Russian scientist (born 1940)

Valery Viktorovich Kostuk (Вале́рий Ви́кторович Костю́к; born 26 August 1940 in Zaporizhia) is a Russian scientist who has contributed to the development of processes for producing gases and cryogenic liquids. He is a vice president of the Russian Academy of Sciences.

== Career ==

Kostuk graduated from the Chelyabinsk Polytechnic Institute in 1962 and then worked there as an engineer until 1963. From 1963 to 1978, he worked at the Moscow Aviation Institute, receiving a doctorate in 1976 and rising to the rank of professor. In the early 1990s, Kostuk founded the Low Temperature Research and Development Institute of the Moscow Aviation Institute and has served as the director of the Low Temperature Research and Development Institute since 1992.

In 1997, Kostuk became a full member of the Russian Academy of Sciences, and in 2013, one of its vice presidents.
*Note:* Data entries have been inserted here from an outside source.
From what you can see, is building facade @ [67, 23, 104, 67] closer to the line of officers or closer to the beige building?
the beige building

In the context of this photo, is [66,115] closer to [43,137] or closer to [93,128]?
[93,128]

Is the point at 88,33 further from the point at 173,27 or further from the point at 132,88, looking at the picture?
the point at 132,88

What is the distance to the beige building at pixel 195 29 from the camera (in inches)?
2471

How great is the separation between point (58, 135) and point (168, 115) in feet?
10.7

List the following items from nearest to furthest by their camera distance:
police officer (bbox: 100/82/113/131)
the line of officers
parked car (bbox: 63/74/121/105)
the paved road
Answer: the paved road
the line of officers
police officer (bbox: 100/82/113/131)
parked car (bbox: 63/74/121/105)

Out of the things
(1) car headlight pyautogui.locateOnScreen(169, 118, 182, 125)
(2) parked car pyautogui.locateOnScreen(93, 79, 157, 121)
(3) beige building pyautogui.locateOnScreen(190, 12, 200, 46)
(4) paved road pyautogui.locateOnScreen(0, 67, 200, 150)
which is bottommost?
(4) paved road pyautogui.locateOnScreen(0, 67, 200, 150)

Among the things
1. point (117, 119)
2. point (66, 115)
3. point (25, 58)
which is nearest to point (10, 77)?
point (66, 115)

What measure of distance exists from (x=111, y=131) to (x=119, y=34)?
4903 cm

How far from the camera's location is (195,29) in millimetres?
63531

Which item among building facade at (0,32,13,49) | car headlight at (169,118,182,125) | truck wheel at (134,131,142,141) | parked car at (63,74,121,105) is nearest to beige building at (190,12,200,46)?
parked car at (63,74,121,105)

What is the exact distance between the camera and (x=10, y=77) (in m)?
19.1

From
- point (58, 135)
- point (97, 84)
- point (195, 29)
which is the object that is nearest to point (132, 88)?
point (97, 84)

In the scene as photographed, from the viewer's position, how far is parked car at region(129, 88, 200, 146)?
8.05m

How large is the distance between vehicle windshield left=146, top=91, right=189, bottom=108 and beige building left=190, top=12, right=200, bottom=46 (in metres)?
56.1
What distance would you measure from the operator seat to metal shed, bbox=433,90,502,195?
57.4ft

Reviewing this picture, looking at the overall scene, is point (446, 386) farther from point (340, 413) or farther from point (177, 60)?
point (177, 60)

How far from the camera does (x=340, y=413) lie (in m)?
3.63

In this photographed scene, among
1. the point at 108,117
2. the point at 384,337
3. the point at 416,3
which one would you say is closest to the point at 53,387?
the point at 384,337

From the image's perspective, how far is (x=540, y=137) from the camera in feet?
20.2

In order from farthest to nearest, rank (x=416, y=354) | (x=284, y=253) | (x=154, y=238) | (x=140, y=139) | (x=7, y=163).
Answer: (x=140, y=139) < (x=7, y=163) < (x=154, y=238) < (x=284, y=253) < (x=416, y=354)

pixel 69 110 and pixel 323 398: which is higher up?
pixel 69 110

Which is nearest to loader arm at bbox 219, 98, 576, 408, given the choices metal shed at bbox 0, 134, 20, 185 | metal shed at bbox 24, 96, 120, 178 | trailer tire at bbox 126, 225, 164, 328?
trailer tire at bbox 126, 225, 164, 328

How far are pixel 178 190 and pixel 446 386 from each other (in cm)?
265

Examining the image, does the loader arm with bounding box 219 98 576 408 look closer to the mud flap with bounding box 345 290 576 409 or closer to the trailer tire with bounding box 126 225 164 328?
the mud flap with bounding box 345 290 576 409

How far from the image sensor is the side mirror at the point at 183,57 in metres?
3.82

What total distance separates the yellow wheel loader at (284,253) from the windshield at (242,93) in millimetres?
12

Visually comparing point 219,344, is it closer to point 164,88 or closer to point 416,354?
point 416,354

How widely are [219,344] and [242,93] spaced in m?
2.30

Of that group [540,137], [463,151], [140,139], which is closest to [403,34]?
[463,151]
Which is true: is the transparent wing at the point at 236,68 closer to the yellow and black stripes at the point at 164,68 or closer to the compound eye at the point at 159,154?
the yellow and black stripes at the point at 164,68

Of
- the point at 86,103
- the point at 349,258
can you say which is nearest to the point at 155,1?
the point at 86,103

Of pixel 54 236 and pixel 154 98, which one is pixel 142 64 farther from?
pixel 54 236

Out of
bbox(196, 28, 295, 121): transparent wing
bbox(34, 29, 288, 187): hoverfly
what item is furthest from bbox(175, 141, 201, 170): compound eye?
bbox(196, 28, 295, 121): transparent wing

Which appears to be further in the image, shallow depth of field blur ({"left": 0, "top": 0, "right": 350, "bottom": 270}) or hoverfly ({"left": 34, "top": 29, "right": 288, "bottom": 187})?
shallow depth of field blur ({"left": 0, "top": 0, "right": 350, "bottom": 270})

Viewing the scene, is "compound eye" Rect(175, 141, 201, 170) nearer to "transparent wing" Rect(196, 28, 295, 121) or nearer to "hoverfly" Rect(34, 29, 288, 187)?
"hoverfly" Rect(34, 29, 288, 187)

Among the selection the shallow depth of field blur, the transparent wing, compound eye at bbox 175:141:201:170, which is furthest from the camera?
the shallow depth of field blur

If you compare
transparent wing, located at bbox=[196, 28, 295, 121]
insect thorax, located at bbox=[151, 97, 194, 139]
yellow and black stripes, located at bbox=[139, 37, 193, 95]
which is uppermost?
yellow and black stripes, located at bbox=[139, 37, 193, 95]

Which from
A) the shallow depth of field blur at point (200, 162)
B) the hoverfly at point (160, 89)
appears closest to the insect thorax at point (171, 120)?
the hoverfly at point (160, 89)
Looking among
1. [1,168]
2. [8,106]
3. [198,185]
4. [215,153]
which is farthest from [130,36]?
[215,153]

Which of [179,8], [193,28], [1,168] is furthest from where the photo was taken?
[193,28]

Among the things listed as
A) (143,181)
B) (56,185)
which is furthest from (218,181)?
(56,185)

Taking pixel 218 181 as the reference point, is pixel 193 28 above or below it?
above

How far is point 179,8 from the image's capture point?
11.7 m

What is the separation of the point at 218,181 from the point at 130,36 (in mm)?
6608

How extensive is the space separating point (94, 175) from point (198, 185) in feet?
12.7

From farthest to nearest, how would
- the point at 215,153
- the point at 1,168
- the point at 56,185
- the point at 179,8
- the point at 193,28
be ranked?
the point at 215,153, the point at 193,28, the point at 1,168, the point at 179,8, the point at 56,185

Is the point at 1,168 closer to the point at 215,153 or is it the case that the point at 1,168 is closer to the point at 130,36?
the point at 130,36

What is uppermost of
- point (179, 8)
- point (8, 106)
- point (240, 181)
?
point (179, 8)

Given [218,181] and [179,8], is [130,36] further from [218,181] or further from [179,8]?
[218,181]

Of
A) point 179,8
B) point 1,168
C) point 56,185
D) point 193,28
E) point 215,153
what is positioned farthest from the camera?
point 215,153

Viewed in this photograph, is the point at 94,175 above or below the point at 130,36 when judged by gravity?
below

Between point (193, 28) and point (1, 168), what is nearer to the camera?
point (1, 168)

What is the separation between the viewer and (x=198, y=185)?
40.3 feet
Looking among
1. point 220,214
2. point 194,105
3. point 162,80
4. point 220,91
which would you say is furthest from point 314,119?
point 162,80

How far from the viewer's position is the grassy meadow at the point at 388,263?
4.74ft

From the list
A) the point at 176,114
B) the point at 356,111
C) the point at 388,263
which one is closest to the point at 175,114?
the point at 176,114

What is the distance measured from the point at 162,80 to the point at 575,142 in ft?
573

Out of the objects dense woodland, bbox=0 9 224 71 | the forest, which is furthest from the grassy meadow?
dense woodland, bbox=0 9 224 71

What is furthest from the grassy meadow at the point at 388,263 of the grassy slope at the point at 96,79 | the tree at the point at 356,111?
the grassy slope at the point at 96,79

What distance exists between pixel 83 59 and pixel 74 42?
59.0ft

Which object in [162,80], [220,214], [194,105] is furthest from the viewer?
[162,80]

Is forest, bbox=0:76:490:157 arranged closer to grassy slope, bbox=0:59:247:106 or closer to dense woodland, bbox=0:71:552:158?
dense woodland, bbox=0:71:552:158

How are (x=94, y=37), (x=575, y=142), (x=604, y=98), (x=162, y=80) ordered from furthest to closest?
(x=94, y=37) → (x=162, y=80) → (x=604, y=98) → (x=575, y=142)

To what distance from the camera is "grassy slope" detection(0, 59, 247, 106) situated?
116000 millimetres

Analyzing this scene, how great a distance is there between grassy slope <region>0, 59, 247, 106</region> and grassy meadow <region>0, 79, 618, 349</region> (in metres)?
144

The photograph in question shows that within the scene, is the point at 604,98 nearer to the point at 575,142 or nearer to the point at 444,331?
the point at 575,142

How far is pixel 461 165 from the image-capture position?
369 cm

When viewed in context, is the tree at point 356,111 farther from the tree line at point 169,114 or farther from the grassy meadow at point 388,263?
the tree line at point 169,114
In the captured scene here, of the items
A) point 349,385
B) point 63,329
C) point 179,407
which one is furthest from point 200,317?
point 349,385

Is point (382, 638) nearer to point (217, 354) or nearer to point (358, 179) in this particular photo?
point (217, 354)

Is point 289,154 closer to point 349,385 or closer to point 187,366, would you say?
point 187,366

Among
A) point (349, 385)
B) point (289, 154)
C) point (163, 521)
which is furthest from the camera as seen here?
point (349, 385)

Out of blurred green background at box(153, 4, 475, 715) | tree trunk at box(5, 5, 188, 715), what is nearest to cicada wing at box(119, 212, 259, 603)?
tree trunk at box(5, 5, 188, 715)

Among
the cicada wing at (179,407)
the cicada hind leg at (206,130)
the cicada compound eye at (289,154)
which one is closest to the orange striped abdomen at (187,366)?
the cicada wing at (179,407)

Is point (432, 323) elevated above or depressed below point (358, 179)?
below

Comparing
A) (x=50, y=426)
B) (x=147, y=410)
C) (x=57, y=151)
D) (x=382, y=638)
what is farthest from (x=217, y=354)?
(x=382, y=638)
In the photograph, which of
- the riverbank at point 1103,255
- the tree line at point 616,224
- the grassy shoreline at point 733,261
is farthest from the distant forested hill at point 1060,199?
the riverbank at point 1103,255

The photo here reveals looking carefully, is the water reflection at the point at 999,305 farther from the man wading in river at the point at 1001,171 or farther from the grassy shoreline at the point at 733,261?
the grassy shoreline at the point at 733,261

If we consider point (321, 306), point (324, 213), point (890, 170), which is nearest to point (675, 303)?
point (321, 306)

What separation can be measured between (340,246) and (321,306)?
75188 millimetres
His research interests have included heat transfer, state changes and hydrodynamics of cryogenic fluids, as well as high-temperature superconducting machines and power transmission cables.

In 2012, along with Boris Katorgin and Rodney John Allam, Kostuk received the Global Energy Prize for his contributions to the development of processes and equipment for production of cryogenic liquids as well as technology for electricity production.